I pull her close. Slowly. Our eyes are locked. She’s saying neither yes nor no. I feel the heat of her body before it touches mine. The wind takes her hair, dashes it around, and that’s the next thing I feel, her hair touching my face. There’ve been women, I’ve been in their mouth, and not felt half so much as from the touch of Maggie’s windblown hair. My hands are still on her shoulders, slowly pulling us together—I got to tell you, when I was a kid and I went to the movies, cowboy movies, war movies, and they had these kissing scenes, I always hated them. Can we get back to the shooting, please? Even when I was grown, I didn’t get the romance stuff, even sex stuff, on-screen. But I thought, after this, because the thing with Maggie is so romantic, so cinematic, th
at I’m gonna change and when I see the kissy-face on-screen I’m going to finally get it. But after this, when I go to the movies, I still don’t get it. The hots, when you got ’em, is the greatest drama in the world next to dying, but it’s not a spectator sport. There we are, Trancas, Pacific Ocean, waves, wind, great light, beautiful woman. My hands are on her shoulders, our lips are so close that we can feel the charge coming off each other’s body. Subatomic particles, electrons, auric field, whatever that thing is. There’s that one paper-thin distance to cross.
And we cross it. Her lips are on mine. This is the second kiss. The first time that I am bold enough to reach out and kiss her. I’m over forty and I’m counting kisses like when I was fourteen. The bodies follow the lips. Touching. I feel her nipples stiffen and her hips go soft. They press against me and I grow hard and I can feel her feeling that. Her mouth opens, just wide enough and perfectly soft.

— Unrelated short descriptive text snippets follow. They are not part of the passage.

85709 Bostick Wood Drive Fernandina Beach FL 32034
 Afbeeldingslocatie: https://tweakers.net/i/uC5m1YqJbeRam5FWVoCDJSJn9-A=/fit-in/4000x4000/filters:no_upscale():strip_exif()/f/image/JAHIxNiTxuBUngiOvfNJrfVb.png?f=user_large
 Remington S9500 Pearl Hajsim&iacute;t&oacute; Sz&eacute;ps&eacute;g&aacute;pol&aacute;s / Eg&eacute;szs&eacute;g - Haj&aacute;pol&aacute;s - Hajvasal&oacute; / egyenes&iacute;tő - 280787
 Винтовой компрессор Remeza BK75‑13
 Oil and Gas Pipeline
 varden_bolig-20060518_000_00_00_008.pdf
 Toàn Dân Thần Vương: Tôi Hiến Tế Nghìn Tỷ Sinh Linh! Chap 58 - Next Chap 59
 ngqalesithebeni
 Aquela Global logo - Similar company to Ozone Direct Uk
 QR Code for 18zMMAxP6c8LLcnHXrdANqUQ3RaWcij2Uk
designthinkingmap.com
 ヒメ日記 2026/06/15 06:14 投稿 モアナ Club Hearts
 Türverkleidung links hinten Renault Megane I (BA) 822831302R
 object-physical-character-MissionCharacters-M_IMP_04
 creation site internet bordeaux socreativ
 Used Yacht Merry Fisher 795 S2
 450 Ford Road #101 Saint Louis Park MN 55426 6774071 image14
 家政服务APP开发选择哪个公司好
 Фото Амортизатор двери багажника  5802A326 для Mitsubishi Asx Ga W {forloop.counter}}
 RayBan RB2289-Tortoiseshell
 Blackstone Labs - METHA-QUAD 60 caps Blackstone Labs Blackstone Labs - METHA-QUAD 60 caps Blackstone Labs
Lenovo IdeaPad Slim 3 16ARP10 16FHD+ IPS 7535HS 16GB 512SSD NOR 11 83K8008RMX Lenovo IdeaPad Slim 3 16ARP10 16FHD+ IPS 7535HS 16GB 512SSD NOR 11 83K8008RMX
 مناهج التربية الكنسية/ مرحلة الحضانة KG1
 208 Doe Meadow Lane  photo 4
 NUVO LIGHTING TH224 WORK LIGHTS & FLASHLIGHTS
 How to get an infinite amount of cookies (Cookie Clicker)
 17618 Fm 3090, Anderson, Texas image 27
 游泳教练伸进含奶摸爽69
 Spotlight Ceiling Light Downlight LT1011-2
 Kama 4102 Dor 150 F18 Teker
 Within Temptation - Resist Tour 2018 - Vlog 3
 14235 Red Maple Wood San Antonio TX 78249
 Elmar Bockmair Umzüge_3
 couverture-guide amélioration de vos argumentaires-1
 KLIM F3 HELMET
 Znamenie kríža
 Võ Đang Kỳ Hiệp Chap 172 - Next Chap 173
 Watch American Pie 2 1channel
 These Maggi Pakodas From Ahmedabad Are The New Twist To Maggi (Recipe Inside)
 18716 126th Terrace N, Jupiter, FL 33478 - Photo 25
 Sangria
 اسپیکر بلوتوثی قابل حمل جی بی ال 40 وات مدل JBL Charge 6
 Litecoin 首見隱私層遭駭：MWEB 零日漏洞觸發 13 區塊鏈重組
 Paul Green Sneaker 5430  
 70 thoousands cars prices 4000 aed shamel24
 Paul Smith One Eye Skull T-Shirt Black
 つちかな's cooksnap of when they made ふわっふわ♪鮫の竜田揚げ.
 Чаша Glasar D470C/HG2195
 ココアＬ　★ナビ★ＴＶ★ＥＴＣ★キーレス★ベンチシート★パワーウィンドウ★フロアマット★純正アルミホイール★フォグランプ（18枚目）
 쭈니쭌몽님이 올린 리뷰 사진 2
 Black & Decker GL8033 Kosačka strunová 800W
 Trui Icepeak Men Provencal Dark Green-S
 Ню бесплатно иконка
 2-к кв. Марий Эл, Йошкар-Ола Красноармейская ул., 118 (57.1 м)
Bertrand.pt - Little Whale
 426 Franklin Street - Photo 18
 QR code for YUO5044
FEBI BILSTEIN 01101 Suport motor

Then suddenly she just steps back. Not harshly, but definite about it.
“No. I’m sorry. No. I can’t now.”
“Why not?” It’s a growl. I want to behave like a teenage boy and call her the names we used to call girls who do that, offer us a glimpse of what we want, then leave us panting and pathetic.
“I don’t know. We have to . . .”
“Have to what?”
“Find out what’s going on, Joe. With this thing hanging over me . . . I don’t want to decide anything.”
“What are you going to do? Put your whole life on hold?”
“You do something to me, Joe. You really do. There’s something about you. Something very real. But I don’t go to bed with any guy who turns me on or every time I get feeling hot I just don’t do it. And I do take you seriously, Joe. Very seriously, and if we do go to bed together, it’s going to get even more serious. You’re not the kind of guy who’s going to wake up a little before dawn and slip into his pants and walk out the door, with me pretending I’m still asleep and you never coming back anymore.”